Could not add child element to parent element because the types are incorrect.

There are total 103 such errors and 89 lines of output for rasterization.

Unsure where we stand yet as the error seems generic (and I can't hack open the mobi file), but there is some progress. :)

Pasted complete log here, if you would like to take a look.

sarabander commented 9 years ago

Yes, the error message is cryptic. Something weird happens between converting figures 3.20 and 3.21. The errors jump out in the middle of outputting "528x528", as if it's coming from another thread. And why are these images reported as squares? They are clearly rectangular. Very strange...

k4rtik commented 9 years ago

No, that's coming from another thread. It breaks at different places each time I convert.

Another concern is why rasterize in first place, KF8 supports SVG. I think I will need to report this to Calibre dev.

You had mentioned there could be "a referencing problem with image links or omissions in the manifest", what did you suspect?

sarabander commented 9 years ago

Sure, it would be good to avoid the conversion to bitmaps, these are big and ugly.

The referencing problem is just a speculation, I don't know the Mobi or KF8 standards. Do they even have something resembling an item manifest? What paths are the image links using? It would help to find a way to peek inside the container files.

k4rtik commented 9 years ago

I think I have partially figured out the problem.

When I open the primary sicp.epub in Sigil, I see that it tries to gather all images in a single directory called 'Images', leaving all href's to SVG's broken. When I correct the paths, I get the right ePub generated using Sigil.

But rest of the problem remains the same -- I use this secondary ePub as source with either of kindlegen or Calibre, the generated Mobi still shows 'SVG' text instead of images. :(

I tried looking at strings sicp.mobi, I see correct paths similar to 'Images/Fig1.2.std.svg'. Unsure what goes wrong during the conversion.

tuxu commented 7 years ago

I had the same problem and finally decided to convert all equations to SVG (first using Mathjax, then using LaTeX + dvisvgm for better quality). These are embedded with proper baseline alignment and em-based scaling, so they scale with the font size.

Also, Kindle doesn't understand SVGs embedded in object tags but renders them just fine as imgs. I made a bunch more changes for e-ink readers, such as increased the contrast, and put the version up in this branch: sicp/svgmath. Compiled EPUB3 and Mobi versions here.

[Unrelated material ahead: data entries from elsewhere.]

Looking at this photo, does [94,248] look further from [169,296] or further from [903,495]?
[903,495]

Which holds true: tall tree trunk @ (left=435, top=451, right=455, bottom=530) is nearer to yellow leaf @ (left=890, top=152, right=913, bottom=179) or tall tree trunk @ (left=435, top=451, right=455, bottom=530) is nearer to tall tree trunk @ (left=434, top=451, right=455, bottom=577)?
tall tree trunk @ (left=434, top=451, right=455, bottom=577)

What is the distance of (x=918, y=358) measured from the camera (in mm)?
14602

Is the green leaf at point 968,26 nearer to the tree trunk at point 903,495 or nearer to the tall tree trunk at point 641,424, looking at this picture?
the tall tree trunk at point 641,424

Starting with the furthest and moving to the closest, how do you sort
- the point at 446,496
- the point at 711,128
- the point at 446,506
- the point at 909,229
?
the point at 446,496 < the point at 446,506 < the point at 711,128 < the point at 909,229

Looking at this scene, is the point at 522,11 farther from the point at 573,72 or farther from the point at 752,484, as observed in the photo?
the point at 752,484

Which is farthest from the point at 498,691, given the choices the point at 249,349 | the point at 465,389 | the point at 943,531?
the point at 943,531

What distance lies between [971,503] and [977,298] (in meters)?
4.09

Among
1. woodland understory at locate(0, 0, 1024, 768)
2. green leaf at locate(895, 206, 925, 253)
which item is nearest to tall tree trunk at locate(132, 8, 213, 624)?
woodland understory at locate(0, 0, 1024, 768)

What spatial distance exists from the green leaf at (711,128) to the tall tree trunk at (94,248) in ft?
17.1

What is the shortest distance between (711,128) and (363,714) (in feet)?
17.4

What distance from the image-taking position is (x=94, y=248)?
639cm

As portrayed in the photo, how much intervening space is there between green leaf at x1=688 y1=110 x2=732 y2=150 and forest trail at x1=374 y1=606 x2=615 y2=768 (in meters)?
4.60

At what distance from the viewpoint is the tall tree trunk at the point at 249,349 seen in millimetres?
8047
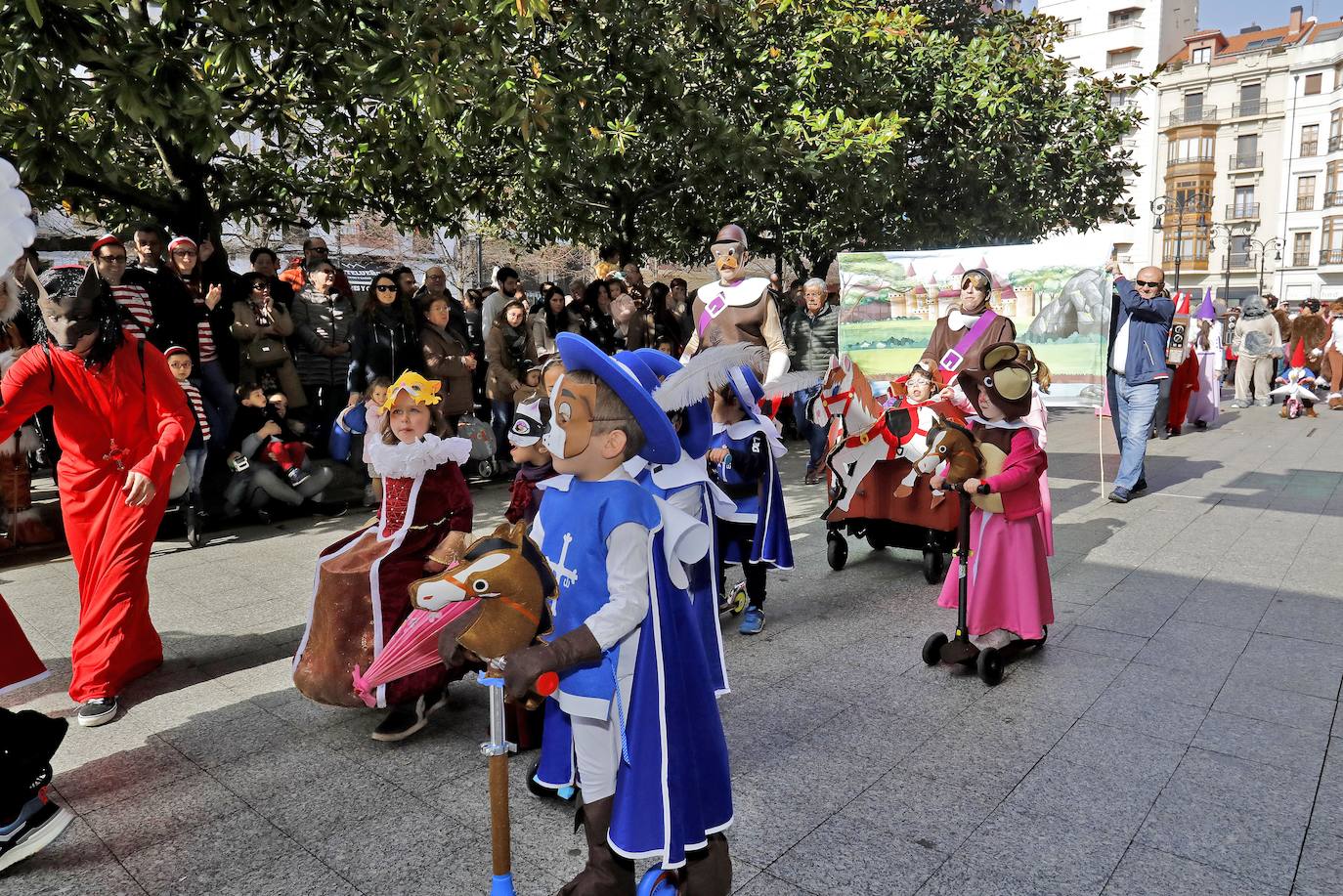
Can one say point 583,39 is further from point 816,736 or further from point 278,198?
point 816,736

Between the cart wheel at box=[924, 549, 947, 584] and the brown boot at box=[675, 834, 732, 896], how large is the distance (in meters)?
3.72

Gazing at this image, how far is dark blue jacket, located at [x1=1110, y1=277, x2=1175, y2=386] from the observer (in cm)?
873

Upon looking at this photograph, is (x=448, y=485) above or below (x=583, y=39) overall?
below

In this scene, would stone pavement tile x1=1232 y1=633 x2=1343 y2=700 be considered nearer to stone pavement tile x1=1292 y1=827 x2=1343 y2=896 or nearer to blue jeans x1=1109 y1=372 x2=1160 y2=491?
stone pavement tile x1=1292 y1=827 x2=1343 y2=896

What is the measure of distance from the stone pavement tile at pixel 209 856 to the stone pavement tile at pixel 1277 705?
12.3 ft

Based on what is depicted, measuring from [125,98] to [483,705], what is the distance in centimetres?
376

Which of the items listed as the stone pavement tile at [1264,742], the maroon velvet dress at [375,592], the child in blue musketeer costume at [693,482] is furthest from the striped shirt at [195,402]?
the stone pavement tile at [1264,742]

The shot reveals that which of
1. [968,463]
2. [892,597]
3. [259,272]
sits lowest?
[892,597]

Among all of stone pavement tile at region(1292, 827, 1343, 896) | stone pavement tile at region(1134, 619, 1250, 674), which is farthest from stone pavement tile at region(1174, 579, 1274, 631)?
stone pavement tile at region(1292, 827, 1343, 896)

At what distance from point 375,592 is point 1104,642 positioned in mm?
3608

segmentationfaulter commented 7 years ago

I am not applying any conversion and trying to read the book using Google Play Books app, but svg's are not rendering and I only see the text SVG as a placeholder.

ghost commented 7 years ago

@tuxu Wow, reeeeealy appreciate it, man. I've been trying to convert the epub to a lot of things, tried a lot of stuff inside the HTML but nothing worked. I took your epub version, converted it to mobi and everything appears perfectly on my Kindle Paperwhite 3. Thank you very much for work!

tuxu commented 7 years ago

@Teo-ti Thank you, I'm glad you like it! :) Actually, there's a Mobi version already prepared for the Paperwhite and others.

k4rtik commented 2 years ago

Kindle is moving away from supporting the Mobi format and supporting ePub instead, closing.